++++ Records shown
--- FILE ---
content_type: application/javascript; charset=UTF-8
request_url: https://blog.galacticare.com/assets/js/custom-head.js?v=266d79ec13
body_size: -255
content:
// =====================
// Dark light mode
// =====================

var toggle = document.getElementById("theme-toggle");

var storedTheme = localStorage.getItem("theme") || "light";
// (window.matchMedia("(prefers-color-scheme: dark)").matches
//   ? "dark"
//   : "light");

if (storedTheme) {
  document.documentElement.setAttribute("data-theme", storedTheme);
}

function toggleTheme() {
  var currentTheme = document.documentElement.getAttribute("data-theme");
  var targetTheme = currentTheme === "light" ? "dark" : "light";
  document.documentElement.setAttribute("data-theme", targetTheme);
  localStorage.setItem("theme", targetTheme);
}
++++++++
What needs to be done: Where does the word "storedTheme" show up in the material? Copy out each line that has it.

Solution for this task:
var storedTheme = localStorage.getItem("theme") || "light";
if (storedTheme) {
  document.documentElement.setAttribute("data-theme", storedTheme);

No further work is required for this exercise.